— begin TASK INPUT —

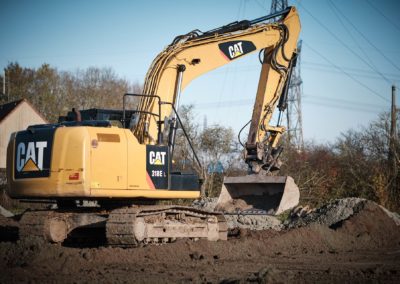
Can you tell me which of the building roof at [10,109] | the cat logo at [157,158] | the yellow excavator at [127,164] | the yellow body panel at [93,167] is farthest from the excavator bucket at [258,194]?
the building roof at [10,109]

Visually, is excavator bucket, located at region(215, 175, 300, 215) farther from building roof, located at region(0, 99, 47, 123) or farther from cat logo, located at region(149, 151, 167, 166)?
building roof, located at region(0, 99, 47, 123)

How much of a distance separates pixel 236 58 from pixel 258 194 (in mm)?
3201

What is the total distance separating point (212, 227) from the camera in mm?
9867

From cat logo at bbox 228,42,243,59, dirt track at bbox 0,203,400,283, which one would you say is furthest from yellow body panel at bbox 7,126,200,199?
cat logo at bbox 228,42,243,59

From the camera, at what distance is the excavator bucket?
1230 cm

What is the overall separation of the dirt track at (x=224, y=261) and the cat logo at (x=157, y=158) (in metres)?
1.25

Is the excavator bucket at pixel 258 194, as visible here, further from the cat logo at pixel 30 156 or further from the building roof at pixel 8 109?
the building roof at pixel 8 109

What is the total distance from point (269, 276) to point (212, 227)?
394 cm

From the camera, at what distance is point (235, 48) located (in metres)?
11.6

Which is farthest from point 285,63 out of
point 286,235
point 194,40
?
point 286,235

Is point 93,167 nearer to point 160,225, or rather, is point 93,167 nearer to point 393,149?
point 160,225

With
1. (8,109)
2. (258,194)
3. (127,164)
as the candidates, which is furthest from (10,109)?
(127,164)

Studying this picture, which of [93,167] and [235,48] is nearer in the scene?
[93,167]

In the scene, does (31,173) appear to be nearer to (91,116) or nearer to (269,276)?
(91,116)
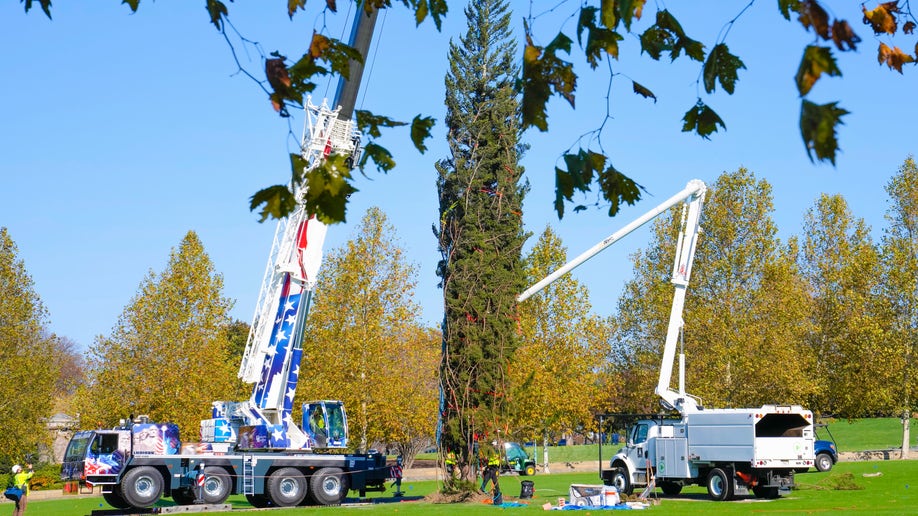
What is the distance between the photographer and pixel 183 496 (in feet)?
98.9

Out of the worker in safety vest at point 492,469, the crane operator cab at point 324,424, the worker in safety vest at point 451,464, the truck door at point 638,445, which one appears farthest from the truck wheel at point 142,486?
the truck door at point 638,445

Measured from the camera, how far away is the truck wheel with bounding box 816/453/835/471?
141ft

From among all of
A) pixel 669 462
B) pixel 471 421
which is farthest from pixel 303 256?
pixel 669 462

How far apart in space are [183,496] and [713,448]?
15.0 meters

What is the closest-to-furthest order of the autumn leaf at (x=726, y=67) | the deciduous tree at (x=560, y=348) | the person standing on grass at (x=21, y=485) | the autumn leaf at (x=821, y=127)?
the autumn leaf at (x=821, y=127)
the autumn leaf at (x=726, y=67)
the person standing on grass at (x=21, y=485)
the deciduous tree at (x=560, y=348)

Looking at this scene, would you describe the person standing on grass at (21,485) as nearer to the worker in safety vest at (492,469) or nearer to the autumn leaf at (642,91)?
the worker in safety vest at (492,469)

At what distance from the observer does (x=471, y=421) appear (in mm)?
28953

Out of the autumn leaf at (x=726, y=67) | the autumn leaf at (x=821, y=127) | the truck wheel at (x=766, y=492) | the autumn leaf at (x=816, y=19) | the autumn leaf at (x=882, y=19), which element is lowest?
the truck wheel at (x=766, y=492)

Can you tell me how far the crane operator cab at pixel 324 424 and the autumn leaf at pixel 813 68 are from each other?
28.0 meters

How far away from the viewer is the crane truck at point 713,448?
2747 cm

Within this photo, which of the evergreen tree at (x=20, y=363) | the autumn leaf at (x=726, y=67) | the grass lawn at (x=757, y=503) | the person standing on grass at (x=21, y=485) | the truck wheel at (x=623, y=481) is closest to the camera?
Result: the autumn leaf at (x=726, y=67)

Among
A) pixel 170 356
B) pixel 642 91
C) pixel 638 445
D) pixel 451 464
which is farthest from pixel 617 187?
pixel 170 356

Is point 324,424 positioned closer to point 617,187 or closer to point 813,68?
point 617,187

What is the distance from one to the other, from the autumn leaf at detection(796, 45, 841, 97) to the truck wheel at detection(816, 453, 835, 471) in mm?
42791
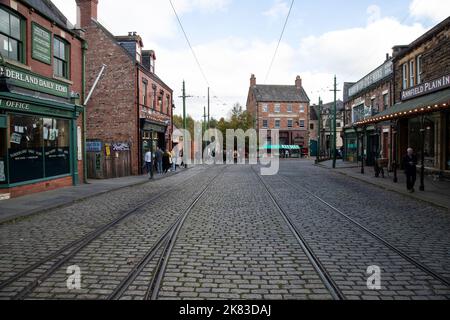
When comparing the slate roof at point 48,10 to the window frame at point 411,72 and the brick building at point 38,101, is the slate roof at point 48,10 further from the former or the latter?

— end TASK INPUT —

AIM OF THE TASK: What comes back should match the records exactly, minus any pictures.

RESPONSE:
Can you tell me which of the building roof at [10,109] | the cat logo at [157,158] | the yellow excavator at [127,164] | the yellow body panel at [93,167] is farthest from the excavator bucket at [258,194]?
the building roof at [10,109]

Visually, is excavator bucket, located at region(215, 175, 300, 215) farther from building roof, located at region(0, 99, 47, 123) or farther from cat logo, located at region(149, 151, 167, 166)?
building roof, located at region(0, 99, 47, 123)

How much of a distance separates pixel 236 58 from pixel 258 194 (in mm)?
3201

What is the total distance separating point (212, 227) from the camera in mm?
9867

From cat logo at bbox 228,42,243,59, dirt track at bbox 0,203,400,283, which one would you say is furthest from yellow body panel at bbox 7,126,200,199?
cat logo at bbox 228,42,243,59

From the camera, at what distance is the excavator bucket?
1230 cm

What is the overall separation of the dirt track at (x=224, y=261) and the cat logo at (x=157, y=158) (in metres)?
1.25

Is the excavator bucket at pixel 258 194, as visible here, further from the cat logo at pixel 30 156 or further from the building roof at pixel 8 109?
the building roof at pixel 8 109

What is the total distance from point (269, 276) to point (212, 227)?
394 cm

From the camera, at what distance is point (235, 48) located (in metres)?
11.6

Which is farthest from point 285,63 out of
point 286,235
point 194,40
?
point 286,235

Is point 93,167 nearer to point 160,225, or rather, is point 93,167 nearer to point 393,149?
point 160,225

With
1. (8,109)
2. (258,194)
3. (127,164)
as the candidates, which is furthest from (10,109)?
(127,164)

Studying this picture, which of [93,167] and [235,48] is nearer in the scene?
[93,167]

In the scene, does (31,173) appear to be nearer to (91,116) or nearer to (269,276)?
(91,116)
What is the distance between the photographer and pixel 183 496 (in feet)?
98.9

Out of the worker in safety vest at point 492,469, the crane operator cab at point 324,424, the worker in safety vest at point 451,464, the truck door at point 638,445, which one appears farthest from the truck wheel at point 142,486?
the truck door at point 638,445

Measured from the camera, how far away is the truck wheel with bounding box 816/453/835/471?
141ft

From among all of
A) pixel 669 462
B) pixel 471 421
which is farthest from pixel 303 256?
pixel 669 462

How far apart in space are [183,496] and [713,448]?
15.0 meters

What is the closest-to-furthest order of the autumn leaf at (x=726, y=67) | the deciduous tree at (x=560, y=348) | the person standing on grass at (x=21, y=485) | the autumn leaf at (x=821, y=127)?
the autumn leaf at (x=821, y=127)
the autumn leaf at (x=726, y=67)
the person standing on grass at (x=21, y=485)
the deciduous tree at (x=560, y=348)

Looking at this scene, would you describe the person standing on grass at (21,485) as nearer to the worker in safety vest at (492,469) or nearer to the autumn leaf at (642,91)?
the worker in safety vest at (492,469)

At what distance from the observer does (x=471, y=421) appear (in mm)?
28953

Out of the autumn leaf at (x=726, y=67) | the autumn leaf at (x=821, y=127) | the truck wheel at (x=766, y=492) | the autumn leaf at (x=816, y=19) | the autumn leaf at (x=882, y=19), which element is lowest?
the truck wheel at (x=766, y=492)

Can you tell me how far the crane operator cab at pixel 324 424 and the autumn leaf at pixel 813 68 are from each other?
28.0 meters

How far away from the viewer is the crane truck at point 713,448?
2747 cm

Within this photo, which of the evergreen tree at (x=20, y=363) | the autumn leaf at (x=726, y=67) | the grass lawn at (x=757, y=503) | the person standing on grass at (x=21, y=485) | the truck wheel at (x=623, y=481) is closest to the camera?
Result: the autumn leaf at (x=726, y=67)

Among
A) pixel 170 356
B) pixel 642 91
C) pixel 638 445
D) pixel 451 464
which is farthest from pixel 617 187?
pixel 170 356

Is point 324,424 positioned closer to point 617,187 or closer to point 813,68?
point 617,187

What is the distance from one to the other, from the autumn leaf at detection(796, 45, 841, 97) to the truck wheel at detection(816, 453, 835, 471) in mm?
42791
When comparing the slate roof at point 48,10 to the window frame at point 411,72 and the brick building at point 38,101, is the slate roof at point 48,10 further from the former or the latter?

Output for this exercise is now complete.